Armitage has 14 active customer complaints against him, most of them filed this year by customers claiming more than $6.2 million in damages, according to the Financial Industry Regulatory Authority, or FINRA, an industry group.

At least eight investors have filed lawsuits against him in Shasta, Sonoma and Marin counties, alleging various forms of financial fraud.

Armitage did not return repeated phone calls seeking comment over several weeks.

In a letter to clients earlier this month, Armitage said the economic downturn has forced him to take a "long hard look at our business model."

"In order to focus on some ongoing projects that require all my time and energy, I have decided to phase out AGA Financial," Armitage wrote.

His son Jeremy, the letter continued, would "assume the responsibility of managing my accounts" under a new company called Ethos Capital Management Inc.

In an e-mail, Jeremy Armitage said he did not have time to speak to the media because of the "mess" he was dealing with. He said neither he nor his father would have any comment, "due to the legal issues involved."

In May, Armitage was suspended as a representative of ePlanning Securities Inc., a Roseville-based network of independent securities brokers. The company, which said Armitage resigned from the board at the same time, declined to say why it suspended him.

The following month, the investments Armitage made for clients in a Redding company called Asset Real Estate & Investment Co. collapsed. AREI's founder, Jim Koenig, shut the company, closed a golf course it developed with investors' money and filed bankruptcy. Its headquarters was raided a short time later by the state Attorney General's Office.

"This kind of fraud just really infuriates me," said Deborah Orlando, a Wachovia Securities vice president who is working with one of Armitage's clients to recover her money.

Lynn Luthi, 84, of Oakmont gave Armitage nearly $700,000 to invest in 2005. Much of the money went into AREI and related companies.

Concerned she wasn't getting honest answers from Armitage, Luthi turned to the Council on Aging over the summer. In addition to providing such services as Meals on Wheels, the Santa Rosa nonprofit agency helps seniors get a handle on their finances.

At the council's request, Orlando reviewed Luthi's investments and soon concluded large pieces of her portfolio were worthless.

Orlando said the investments were not only risky and lacked diversification, but they reveal what she believes is a troublesome conflict of interest involving Armitage.

Armitage had an ownership stake or control over some of the companies his clients were invested in, she said.

According to SEC filings, Armitage was a director in Lakeside Mortgage, an investment fund founded in 2002 that provided mortgages to builders in Northern California. Armitage put $100,000 of Luthi's money into the fund.

Today, so many investors are trying to get their money out of the fund that its rules prevent investors like Luthi from withdrawing any of her money for at least 3? years, according to SEC filings.

Other lawsuits claim Armitage was a co-owner of AREI before it went under.
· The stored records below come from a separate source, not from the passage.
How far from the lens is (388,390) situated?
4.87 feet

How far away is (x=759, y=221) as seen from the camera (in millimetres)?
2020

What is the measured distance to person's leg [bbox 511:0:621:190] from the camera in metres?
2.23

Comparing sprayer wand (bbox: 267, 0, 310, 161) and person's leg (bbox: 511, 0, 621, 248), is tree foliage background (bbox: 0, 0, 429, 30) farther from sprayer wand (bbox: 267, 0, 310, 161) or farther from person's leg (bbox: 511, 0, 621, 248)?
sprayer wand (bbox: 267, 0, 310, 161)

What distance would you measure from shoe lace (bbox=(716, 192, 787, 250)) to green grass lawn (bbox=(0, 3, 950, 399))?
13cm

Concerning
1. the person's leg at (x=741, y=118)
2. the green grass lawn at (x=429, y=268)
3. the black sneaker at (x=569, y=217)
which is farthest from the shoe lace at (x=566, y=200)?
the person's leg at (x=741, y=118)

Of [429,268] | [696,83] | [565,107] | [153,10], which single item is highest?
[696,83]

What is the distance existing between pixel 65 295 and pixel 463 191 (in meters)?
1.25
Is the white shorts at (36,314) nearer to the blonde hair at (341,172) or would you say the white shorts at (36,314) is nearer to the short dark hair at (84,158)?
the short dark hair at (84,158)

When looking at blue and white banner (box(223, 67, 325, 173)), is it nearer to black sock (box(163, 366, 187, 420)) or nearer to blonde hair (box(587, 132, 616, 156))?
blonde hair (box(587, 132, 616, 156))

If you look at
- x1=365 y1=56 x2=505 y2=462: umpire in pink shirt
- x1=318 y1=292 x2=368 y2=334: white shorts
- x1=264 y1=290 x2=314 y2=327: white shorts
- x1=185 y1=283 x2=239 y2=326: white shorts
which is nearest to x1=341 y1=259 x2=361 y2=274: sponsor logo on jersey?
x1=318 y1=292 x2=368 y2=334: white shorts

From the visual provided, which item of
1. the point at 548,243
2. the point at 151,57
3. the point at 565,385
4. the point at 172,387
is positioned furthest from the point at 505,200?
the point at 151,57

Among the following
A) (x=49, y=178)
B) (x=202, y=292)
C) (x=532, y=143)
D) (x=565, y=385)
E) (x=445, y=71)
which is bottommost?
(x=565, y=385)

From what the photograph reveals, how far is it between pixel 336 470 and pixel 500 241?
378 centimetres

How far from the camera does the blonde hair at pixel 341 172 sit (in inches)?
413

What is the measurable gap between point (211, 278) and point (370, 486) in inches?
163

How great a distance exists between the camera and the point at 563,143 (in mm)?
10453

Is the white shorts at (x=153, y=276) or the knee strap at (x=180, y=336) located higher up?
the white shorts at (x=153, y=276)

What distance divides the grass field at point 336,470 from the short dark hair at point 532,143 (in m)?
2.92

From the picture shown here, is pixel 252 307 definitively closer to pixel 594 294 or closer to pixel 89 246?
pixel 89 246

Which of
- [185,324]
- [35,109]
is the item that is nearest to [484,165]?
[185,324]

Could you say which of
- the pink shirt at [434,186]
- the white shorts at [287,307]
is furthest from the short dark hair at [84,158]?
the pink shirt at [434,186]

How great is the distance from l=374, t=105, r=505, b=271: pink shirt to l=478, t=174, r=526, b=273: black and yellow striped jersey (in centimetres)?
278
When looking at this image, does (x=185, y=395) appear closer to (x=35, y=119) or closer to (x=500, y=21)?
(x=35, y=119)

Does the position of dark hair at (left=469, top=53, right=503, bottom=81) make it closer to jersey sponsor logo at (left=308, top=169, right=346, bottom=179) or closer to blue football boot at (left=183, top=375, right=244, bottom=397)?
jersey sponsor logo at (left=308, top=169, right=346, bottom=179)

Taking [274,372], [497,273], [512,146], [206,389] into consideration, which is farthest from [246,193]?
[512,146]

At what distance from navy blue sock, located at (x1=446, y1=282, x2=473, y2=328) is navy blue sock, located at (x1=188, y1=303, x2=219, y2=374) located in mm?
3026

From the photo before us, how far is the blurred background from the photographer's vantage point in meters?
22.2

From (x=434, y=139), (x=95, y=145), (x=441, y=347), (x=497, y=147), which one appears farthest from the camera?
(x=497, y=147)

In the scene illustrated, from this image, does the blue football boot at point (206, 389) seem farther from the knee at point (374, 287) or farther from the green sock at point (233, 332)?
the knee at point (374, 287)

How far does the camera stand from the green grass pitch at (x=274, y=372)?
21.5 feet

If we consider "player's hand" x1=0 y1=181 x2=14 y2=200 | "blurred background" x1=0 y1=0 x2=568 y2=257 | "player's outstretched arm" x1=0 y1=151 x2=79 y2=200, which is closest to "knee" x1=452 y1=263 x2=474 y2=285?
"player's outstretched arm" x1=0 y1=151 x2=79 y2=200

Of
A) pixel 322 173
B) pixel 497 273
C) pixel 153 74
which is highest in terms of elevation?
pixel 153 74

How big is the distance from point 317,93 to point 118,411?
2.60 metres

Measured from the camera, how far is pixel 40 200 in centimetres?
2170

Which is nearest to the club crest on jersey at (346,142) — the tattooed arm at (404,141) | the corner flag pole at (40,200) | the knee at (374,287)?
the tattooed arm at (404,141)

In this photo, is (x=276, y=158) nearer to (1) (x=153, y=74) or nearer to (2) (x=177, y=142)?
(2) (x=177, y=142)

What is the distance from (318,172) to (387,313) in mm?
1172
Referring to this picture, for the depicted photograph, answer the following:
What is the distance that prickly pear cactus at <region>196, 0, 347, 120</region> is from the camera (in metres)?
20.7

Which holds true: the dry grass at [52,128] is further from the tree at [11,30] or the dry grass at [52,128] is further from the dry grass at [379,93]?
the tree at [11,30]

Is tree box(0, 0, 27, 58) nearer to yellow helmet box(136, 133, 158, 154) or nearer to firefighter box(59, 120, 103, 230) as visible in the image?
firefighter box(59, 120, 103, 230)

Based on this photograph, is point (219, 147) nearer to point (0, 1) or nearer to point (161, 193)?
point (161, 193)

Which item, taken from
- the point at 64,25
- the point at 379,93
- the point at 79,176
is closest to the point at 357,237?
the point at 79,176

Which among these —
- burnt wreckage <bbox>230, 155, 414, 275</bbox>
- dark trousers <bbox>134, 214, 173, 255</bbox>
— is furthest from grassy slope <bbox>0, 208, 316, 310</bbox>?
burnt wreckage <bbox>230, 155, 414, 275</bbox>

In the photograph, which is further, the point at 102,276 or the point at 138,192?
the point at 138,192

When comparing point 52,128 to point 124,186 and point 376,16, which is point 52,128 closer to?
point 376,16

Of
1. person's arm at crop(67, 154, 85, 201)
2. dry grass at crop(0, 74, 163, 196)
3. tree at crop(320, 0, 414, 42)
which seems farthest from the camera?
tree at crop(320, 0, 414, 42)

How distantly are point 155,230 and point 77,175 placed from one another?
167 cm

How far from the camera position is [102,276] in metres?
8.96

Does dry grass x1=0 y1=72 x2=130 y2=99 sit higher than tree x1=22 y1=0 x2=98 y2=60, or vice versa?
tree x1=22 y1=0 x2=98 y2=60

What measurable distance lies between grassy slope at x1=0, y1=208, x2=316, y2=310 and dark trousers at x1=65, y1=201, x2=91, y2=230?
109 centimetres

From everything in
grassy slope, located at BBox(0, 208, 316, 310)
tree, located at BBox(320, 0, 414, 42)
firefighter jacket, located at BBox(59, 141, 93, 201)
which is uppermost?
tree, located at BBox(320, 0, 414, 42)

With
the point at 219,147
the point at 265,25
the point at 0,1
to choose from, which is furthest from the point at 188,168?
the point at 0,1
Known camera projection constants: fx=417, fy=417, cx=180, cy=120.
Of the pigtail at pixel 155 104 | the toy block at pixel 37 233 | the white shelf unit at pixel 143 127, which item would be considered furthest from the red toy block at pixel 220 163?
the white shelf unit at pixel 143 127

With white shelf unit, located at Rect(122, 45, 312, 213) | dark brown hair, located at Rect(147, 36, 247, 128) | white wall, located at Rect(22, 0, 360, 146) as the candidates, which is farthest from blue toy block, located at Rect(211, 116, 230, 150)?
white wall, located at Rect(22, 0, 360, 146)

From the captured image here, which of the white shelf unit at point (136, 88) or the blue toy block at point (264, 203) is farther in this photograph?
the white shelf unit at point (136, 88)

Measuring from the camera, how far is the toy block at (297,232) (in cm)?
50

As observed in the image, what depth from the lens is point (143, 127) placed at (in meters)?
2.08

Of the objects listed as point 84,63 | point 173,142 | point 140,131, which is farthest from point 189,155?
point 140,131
Armitage put $400,000 of Luthi's money into AREI, including $200,000 into corporate notes that aren't backed by any real estate, Orlando said.

"It's just a bunch of worthless notes at this point," she said. "It was just a Ponzi scheme where they got more and more and more investors until it blew up one day."

A Ponzi scheme lures investors with promises of unusually high returns. But instead of investing their money in a business that generates actual profits, organizers use the funds to pay off earlier investors. The operation implodes when it can no longer attract new investors.

Some investors were able to pressure Armitage to return some of their money.

After their interest payments ceased last year, former Marin residents Monterey and Bonnie Morrissey demanded Armitage pay them back the $380,000 in AREI notes he sold them.

He signed a promissory note saying he would pay them back with interest in a series of payments totaling $422,000. He repaid nearly $250,000 in the spring but then missed payments, according to the couple's Aug. 8 lawsuit in Sonoma County Superior Court.

He renegotiated the promissory note, and they agreed in July to give Armitage more time to repay, the suit said.

"We are continuing to rely on your word," the couple wrote in a letter to Armitage. "Please do not disappoint us."

They never heard from him again, according to the suit.

The couple, now retired and living in Oregon, are suing Armitage to recover the remaining $175,000, said their San Francisco attorney, Donald Putterman.

"For the vast majority of his clients, these were retirement funds that we're talking about, which makes the whole thing particularly awful," Putterman said.